“Helpless to the Fire”: Matt DeAngelis Learned to Burn Without Getting Burned


The nineteenth century, iron,
Truly a cruel century!
By you into the darkness of the night, starless,
An unknown man is cast…
” – this is how the turn of past centuries was once described, precisely capturing the eternal confrontation between human fragility and an oppressive era. Centuries change, but a person gazes into the horizon with the same existential trepidation. We search for points of support when the ground slips from under our feet and internal sensors register the approach of a perfect storm. On this shifting line between natural cataclysm and personal crisis, Matt DeAngelis writes his songs – an artist from South New Jersey, whose life looks like a challenge to overcoming.


Matt’s new single “Helpless To The Fire” is a subtle, cinematic ballad that refuses to fit into the Procrustean bed of a single genre. DeAngelis works smoothly in three musical coordinates, creating a rich sound. This is not the first work of the singer that we cover in our magazine, but, I admit honestly, it is this one that hooked me the most.
The first thing you notice is the piano. It is like a full-fledged voice that leads a conversation: restrained, slightly tired, but not hopeless. Such a rare breed of piano-driven indie rock, where the instrument walks alongside the vocal, like an old friend on a stroll.

DeAngelis’s vocal is crystal clear and strong enough to hold attention. The arrangement breathes. The production does not try to seem bigger than it is. For an ear tired of overloaded mainstream, this is almost a physical relief.
The special strength of “Helpless To The Fire” is in its imagery. Weather in Matt’s work becomes a full-fledged language of feelings. “Sunny days like these are hard to come by… But the wind is blowin’ harder than it ever has before” is a confession of vulnerability, and the intensifying wind is anxiety that no longer fits inside. Behind the lines is the artist’s personal experience, his struggle with anxiety and an attempt to translate chaos into meaning. An accurate diagnosis of the state: rare clearings of inner calm against the background of constant pressure from outside. Hardly any psychotherapist could package this into such a melody.

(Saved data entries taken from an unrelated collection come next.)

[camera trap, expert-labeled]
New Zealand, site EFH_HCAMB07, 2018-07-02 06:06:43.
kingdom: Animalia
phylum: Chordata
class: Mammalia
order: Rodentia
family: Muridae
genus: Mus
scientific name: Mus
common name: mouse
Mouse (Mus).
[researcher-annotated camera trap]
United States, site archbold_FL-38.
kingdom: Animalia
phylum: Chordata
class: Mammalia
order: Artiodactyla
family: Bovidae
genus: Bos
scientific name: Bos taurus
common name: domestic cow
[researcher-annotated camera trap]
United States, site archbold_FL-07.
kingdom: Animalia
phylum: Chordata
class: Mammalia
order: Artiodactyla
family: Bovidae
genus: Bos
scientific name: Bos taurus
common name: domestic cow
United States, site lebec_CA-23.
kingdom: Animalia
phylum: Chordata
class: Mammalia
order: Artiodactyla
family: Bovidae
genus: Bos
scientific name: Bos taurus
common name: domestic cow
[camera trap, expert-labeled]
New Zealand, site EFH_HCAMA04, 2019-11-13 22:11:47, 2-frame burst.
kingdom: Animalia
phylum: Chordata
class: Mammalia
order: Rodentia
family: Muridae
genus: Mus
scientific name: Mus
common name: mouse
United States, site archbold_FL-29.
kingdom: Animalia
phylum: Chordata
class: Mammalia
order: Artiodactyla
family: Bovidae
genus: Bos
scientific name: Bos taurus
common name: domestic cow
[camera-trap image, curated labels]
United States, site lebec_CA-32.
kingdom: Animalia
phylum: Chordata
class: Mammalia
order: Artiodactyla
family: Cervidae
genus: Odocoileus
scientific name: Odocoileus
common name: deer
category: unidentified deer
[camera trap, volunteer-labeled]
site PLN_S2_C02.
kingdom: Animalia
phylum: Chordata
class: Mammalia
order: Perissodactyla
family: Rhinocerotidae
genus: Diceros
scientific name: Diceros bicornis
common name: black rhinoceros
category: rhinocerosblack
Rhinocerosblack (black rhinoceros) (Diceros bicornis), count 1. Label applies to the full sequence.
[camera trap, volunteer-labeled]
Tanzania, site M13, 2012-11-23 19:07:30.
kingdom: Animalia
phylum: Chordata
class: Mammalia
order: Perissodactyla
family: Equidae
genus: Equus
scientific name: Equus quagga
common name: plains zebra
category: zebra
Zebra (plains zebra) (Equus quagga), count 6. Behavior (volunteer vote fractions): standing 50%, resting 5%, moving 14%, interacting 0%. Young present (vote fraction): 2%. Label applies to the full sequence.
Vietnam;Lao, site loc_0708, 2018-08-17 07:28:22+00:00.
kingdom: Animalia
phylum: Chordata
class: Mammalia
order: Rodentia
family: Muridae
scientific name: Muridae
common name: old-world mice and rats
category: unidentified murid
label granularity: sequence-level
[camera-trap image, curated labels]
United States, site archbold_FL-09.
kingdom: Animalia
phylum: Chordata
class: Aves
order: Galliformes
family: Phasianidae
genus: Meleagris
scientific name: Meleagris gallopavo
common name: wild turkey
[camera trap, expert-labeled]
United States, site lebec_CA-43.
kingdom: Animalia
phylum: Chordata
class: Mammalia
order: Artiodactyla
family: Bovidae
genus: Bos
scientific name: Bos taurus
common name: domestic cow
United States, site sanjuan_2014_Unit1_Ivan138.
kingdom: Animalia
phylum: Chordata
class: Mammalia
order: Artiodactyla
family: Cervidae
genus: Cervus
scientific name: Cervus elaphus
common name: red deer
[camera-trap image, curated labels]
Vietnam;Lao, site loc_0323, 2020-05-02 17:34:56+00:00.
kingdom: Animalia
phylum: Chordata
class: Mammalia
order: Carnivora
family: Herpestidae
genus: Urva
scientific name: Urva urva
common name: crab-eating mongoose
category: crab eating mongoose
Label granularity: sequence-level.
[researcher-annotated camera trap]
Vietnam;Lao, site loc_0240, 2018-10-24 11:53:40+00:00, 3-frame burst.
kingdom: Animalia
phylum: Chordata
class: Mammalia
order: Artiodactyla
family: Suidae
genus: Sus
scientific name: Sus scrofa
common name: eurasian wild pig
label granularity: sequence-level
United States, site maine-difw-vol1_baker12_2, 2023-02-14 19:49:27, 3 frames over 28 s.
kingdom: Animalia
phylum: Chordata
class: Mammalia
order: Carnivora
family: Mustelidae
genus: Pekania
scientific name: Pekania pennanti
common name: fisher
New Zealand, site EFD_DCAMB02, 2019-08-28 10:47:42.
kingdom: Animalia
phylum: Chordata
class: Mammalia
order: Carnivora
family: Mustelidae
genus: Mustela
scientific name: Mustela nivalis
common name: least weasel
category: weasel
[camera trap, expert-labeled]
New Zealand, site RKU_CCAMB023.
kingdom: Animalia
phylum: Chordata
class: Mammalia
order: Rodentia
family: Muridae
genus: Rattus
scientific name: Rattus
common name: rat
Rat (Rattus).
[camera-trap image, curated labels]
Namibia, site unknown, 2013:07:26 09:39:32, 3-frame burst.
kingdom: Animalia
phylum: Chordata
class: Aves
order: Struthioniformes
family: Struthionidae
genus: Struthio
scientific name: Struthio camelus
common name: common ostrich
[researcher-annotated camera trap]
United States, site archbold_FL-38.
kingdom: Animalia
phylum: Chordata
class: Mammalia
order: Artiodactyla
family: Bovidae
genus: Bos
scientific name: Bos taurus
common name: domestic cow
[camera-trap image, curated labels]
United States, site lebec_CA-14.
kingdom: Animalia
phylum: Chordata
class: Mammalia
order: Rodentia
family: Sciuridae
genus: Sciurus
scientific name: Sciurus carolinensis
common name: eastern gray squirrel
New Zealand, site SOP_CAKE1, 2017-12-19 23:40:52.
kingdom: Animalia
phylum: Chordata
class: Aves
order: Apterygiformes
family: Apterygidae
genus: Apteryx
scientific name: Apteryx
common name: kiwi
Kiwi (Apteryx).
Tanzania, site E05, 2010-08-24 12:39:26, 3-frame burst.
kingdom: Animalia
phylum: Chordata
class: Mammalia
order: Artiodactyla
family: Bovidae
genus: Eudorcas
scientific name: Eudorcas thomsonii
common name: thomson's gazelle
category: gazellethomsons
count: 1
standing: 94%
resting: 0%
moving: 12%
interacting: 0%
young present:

DeAngelis knows something important about fear: it does not look like a monster. In one of the lines he sings: “Fear’s the sweet old lady that won’t let you off the phone”. A sweet old lady. Polite. The one who does not hang up. The central image of fire at first seems destructive – burnout, fear, loss of control. “I’m helpless to the fire” sounds like capitulation. But closer to the finale the song makes an important turn: the fire ceases to be a sentence and becomes something you can come to terms with. “I’m not so helpless to the fire” is a return to oneself.

The visual accompaniment only enhances the effect. Shots of canyons, filmed in slanting light that makes the stone seem alive. A rock that wind and water have shaped for millions of years and that still stands – this is the visual argument of the whole song.

“Helpless To The Fire” is a mature and remarkably beautiful release. Matt DeAngelis managed to make a creative gesture: to transform personal vulnerability, fear of climate change and internal mental triggers into a universal pop-rock of hope. Society too often offers us to burn to the ground; Matt responds: we are capable of taming this flame.